Prior to the first exports of oil in 1962, the U.A.E. economy was dominated by pearl production, fishing, agriculture, and herding. Since the rise of oil prices in 1973, however, petroleum has dominated the economy, accounting for most of its export earnings and providing significant opportunities for investment. The U.A.E. has huge proven oil reserves, estimated at 97.8 billion barrels in 2011, with gas reserves estimated at 214.2 trillion cubic feet; at present production rates, these supplies would last well over 150 years. In 2009, the U.A.E. produced about 2.41 million barrels of oil per day.

◇ ◇ ◇ ◇ ◇ ◇ ◇

- [STUDY QUESTIONS]:
**a.** Answer these from the passage on the U.A.E. economy:
(i) Which activities dominated the economy before the first oil exports in 1962?
(ii) How large were the proven oil reserves estimated to be in 2011?
(iii) About how many barrels of oil per day did the U.A.E. produce in 2009?
**b.** Translate this sentence from the passage on the U.A.E. economy into Spanish: "In 2009, the U.A.E. produced about 2.41 million barrels of oil per day."
**c.** Write what comes next in the passage on the U.A.E. economy, starting right after its final sentence.

- [DATASET SECTION]:
◇ ◇ ◇ ◇ ◇ ◇ ◇

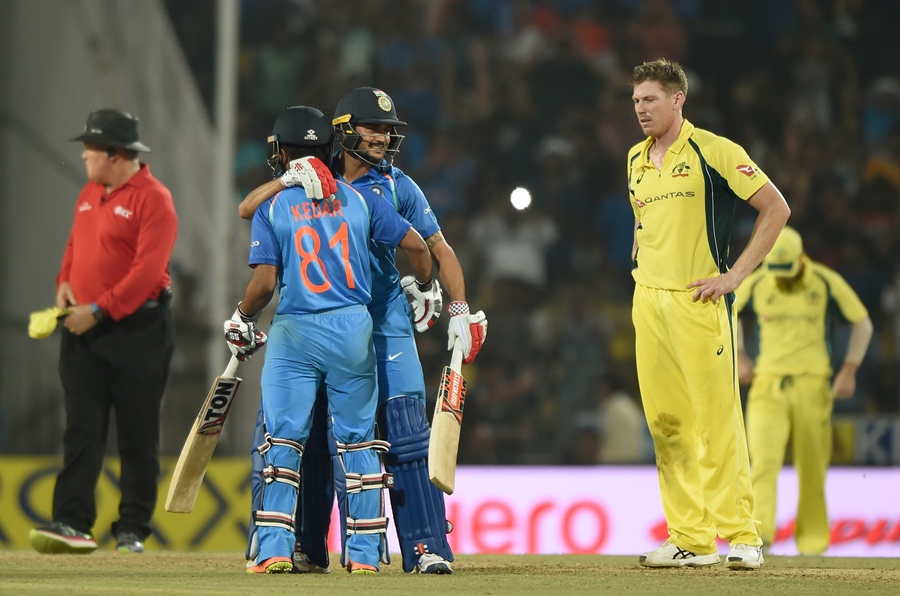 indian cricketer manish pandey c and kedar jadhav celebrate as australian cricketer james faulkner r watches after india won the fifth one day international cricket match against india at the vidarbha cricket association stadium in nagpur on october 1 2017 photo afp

◇ ◇ ◇ ◇ ◇ ◇ ◇

- [TASK RESULTS]:
**a.**
(i) Pearl production, fishing, agriculture, and herding.
(ii) 97.8 billion barrels.
(iii) About 2.41 million barrels per day.

**b.** En 2009, los E.A.U. produjeron alrededor de 2,41 millones de barriles de petróleo por día.

**c.**
Dubai had long sought to position itself as an international finance and trading center within today's global economy. It built an ultra-modern image, with luxury hotels and resorts and high-profile sporting events. But by late 2009 the economic downturn had sent some foreign workers packing. When the global crisis reached this outpost, and boom turned into bust, more than half of the construction projects in the United Arab Emirates, worth $582 billion, have been put on hold. Many Western professionals simply left. Foreign news reports claimed 3,000 cars have been abandoned at the Dubai Airport parking lot - left behind by debt-ridden foreigners fleeing the country. Dubai moved to stabilize its economy with a $20 billion sovereign bond program to meet the city's refinancing needs in 2009 and lend stability to the economy.

Despite the continued importance of the petroleum sector, the UAE is aggressively seeking to diversity its economy and develop new industrial and commercial sectors. The UAE has already become a major international producer of aluminum and has also begun ventures in the aviation and defense sectors.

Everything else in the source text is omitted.